Rust’s ownership system makes it easy and safe to create a zero-copy parser that takes a slice of bytes as input and outputs some structure containing references to the original input. Rust ensures that such references exist only while the underlying slice cannot be mutated.

As a concrete example say we have a &[u8] containing “3foo3bar3baz4quux” and want to parse it into vec![“foo”, “bar”, “baz”, “quux”]. This is easily accomplished by defining a couple of nom parser combinators:


named!(strings<Vec<&str>>,
       many0!(map_res!(length_value!(ascii_num, rest), str::from_utf8))
);

named!(ascii_num<usize>,
       map_res!(map_res!(take_while!(is_digit), str::from_utf8), usize::from_str)
);

fn main() {
    let input  = b"3foo3bar3baz4quux";
    let expect = vec!["foo", "bar", "baz", "quux"];
    let output = strings(input).unwrap().1;
    assert_eq!(expect, output);
}

In real-world use the input slice may contain only partial data, for example “3foo3bar3baz4q”, in which case the parser will return IResult::Incomplete. Or it may contain multiple messages, e.g. “3foo3bar 3baz4quux”, and the parser will return the parsed results plus the remaining bytes.

Buffers

If we’re reading data from the network into a fixed-size buffer which is passed to the parser then we must copy any partial or remaining bytes somewhere else before the next read overwrites them. When more data is received it can be appended to the existing data and passed to the parser again.

Copying is expensive so we should parse directly from the input buffer whenever possible and only copy when there is existing data that the input must be appended to. Here is a Buffer type containing a Vec to store these partial or remaining bytes:


pub struct Buffer {
    vec: Vec<u8>
}

impl Buffer {
    pub fn new() -> Buffer {
        Buffer {
            vec: Vec::new(),
        }
    }

    pub fn buf<'a: 'b, 'b>(&'a mut self, more: &'b [u8]) -> Buf<'b> {
        if self.vec.is_empty() {
            Buf::Empty(&mut self.vec, more)
        } else {
            self.vec.extend_from_slice(more);
            Buf::Some(&mut self.vec)
        }
    }
}

The buf(..) method is called with a reference to the input buffer and returns a Buf that can be passed to the parser as a &[u8] via the Deref trait. The lifetimes (<‘a: ‘b, ‘b>) are a bit gnarly because the compiler must be told that the returned Buf has the same lifetime as the input buffer which may be shorter than the lifetime of the Buffer.

When no partial or remaining bytes have been buffered the Buf simply dereferences to the input buffer directly.

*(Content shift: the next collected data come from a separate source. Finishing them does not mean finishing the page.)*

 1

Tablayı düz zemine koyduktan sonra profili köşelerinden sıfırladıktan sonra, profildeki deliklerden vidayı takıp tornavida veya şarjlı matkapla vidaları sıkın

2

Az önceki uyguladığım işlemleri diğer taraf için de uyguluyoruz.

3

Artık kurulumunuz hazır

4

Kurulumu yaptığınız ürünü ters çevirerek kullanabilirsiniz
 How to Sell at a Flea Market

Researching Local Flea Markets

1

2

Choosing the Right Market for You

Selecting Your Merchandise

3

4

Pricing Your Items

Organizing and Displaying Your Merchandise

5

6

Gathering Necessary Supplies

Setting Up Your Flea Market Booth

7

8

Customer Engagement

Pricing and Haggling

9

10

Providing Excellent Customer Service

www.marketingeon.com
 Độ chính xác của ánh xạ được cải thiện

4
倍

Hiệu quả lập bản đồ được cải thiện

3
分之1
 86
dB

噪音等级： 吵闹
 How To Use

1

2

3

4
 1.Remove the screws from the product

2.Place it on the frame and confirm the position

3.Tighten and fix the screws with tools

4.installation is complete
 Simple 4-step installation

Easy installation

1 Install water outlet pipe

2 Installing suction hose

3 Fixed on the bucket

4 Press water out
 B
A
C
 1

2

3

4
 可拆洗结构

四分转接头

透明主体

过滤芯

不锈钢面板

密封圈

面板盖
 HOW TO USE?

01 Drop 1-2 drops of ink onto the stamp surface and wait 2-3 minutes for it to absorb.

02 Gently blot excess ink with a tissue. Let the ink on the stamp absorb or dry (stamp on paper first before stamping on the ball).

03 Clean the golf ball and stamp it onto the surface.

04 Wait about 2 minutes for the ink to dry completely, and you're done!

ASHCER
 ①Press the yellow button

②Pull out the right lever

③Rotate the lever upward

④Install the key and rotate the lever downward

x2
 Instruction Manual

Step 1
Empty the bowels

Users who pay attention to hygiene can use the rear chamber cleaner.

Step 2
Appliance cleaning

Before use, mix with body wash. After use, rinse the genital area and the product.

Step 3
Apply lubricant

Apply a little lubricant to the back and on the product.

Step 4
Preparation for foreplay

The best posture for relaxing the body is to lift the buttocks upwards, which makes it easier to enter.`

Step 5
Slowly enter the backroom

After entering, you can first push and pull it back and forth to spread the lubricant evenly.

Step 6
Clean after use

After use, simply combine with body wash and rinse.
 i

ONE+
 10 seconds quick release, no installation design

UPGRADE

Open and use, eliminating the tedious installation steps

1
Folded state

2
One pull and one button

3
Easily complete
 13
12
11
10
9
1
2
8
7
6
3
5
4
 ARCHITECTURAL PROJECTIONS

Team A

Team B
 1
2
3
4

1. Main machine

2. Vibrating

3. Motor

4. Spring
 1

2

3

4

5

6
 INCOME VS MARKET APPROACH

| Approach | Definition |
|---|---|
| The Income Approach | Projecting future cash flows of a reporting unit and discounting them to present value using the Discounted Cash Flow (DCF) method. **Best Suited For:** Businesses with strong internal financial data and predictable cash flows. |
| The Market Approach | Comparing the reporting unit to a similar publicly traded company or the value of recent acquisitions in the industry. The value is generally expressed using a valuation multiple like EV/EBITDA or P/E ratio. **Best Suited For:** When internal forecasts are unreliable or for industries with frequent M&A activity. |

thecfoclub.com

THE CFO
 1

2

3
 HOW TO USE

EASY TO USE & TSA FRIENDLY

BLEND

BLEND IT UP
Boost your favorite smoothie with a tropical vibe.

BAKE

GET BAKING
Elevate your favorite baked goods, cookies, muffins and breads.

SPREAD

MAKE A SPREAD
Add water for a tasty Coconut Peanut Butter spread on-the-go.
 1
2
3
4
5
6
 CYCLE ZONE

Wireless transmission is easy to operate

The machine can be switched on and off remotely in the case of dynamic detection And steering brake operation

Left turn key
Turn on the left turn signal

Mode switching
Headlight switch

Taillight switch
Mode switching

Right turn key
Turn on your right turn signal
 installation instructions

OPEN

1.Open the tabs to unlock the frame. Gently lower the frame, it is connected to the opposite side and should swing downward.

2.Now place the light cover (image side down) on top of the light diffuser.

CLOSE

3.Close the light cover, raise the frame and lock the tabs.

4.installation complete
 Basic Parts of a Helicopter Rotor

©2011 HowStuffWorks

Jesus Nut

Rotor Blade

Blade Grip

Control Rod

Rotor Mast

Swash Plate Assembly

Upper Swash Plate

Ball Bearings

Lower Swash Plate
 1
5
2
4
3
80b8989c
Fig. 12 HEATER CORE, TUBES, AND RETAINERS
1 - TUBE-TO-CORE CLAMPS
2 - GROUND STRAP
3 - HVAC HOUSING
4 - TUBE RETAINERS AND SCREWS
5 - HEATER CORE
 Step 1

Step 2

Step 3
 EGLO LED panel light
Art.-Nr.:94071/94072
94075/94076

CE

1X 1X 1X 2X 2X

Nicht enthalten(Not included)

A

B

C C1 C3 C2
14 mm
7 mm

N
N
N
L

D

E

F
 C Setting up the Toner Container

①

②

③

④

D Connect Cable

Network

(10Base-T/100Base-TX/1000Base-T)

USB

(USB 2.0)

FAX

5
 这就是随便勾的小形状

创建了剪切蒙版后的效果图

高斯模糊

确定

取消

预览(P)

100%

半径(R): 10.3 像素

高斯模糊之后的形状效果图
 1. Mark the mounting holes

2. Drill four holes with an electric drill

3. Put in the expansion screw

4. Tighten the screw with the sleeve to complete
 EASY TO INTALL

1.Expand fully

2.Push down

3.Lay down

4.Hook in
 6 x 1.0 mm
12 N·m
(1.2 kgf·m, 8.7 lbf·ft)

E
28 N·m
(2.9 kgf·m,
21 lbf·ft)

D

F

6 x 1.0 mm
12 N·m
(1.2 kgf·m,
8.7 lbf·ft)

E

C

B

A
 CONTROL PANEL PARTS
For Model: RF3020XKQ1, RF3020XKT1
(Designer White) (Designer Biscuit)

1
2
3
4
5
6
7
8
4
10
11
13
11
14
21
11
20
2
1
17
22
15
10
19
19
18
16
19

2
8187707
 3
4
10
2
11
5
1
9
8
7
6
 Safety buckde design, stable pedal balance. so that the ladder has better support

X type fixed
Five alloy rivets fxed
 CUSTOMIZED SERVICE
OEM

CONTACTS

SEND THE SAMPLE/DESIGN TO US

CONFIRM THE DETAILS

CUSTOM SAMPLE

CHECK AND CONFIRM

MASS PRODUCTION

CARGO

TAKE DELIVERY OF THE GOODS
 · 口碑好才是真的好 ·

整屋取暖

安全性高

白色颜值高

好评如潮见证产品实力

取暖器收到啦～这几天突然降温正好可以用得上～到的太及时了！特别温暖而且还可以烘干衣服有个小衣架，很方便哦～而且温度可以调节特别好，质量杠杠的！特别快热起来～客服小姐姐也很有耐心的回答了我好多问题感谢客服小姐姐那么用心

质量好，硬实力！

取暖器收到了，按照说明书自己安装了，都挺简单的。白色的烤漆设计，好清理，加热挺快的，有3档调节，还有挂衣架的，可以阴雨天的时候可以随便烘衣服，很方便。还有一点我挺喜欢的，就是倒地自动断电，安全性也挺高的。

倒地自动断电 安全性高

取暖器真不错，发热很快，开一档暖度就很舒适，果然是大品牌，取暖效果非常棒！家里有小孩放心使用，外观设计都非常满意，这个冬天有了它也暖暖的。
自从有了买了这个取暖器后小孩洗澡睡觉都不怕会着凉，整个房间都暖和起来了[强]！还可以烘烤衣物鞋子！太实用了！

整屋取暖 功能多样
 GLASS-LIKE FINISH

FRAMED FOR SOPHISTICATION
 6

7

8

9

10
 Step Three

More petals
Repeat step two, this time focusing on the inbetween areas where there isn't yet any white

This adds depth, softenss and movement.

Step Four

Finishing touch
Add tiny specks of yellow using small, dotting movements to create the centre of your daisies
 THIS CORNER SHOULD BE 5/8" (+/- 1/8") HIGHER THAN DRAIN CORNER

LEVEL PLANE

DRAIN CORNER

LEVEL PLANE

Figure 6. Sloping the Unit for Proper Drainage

However when the internal buffer is not empty the input buffer is appended to it and the Buf dereferences to that larger buffer.


use std::ops::Deref;

pub enum Buf<'a> {
    Empty(&'a mut Vec<u8>, &'a [u8]),
    Some(&'a mut Vec<u8>),
}


impl<'a> Buf<'a> {
    pub fn keep(&mut self, n: usize) {
        match *self {
            Buf::Empty(ref mut vec, more) => {
                let n = more.len() - n;
                vec.extend_from_slice(&more[n..]);
            },
            Buf::Some(ref mut vec) => {
                let n = vec.len() - n;
                vec.drain(..n);
            },
        }
    }
}

impl<'a> Deref for Buf<'a> {
    type Target = [u8];
    fn deref(&self) -> &[u8] {
        match *self {
            Buf::Empty(_, more) => more,
            Buf::Some(ref vec)  => &vec[..],
        }
    }
}

When parsing is complete the keep(..) method of Buf is called with the number of bytes that have not been consumed. Those bytes are retained in the internal buffer for use later.

Example

Here is an example parse function that uses Buffer:


fn parse(buffer: &mut Buffer, b: &[u8]) -> Option<Vec<String>> {
    let mut buf = buffer.buf(b);
    let mut res = None;
    let mut len = buf.len();

    if let IResult::Done(rest, vec) = strings(&buf[..]) {
        res = Some(vec.into_iter().map(str::to_owned).collect());
        len = rest.len();
    }
    buf.keep(len);

    res
}

#[test]
fn test_partial() {
    let mut buffer = Buffer::new();
    let input  = b"3foo3bar3baz4q";
    let expect = vec!["foo", "bar", "baz", "quux"];

    let res = parse(&mut buffer, input);
    assert_eq!(None, res);

    let res = parse(&mut buffer, b"uux").unwrap();
    assert_eq!(expect, res);
}

Note that parse returns an optional Vec of String not &str. The lifetime of the return value is longer than the lifetime of the Buf so a copy is necessary. Additionally the call to buf.keep(..) may shrink the buffer, invalidating any references to its contents.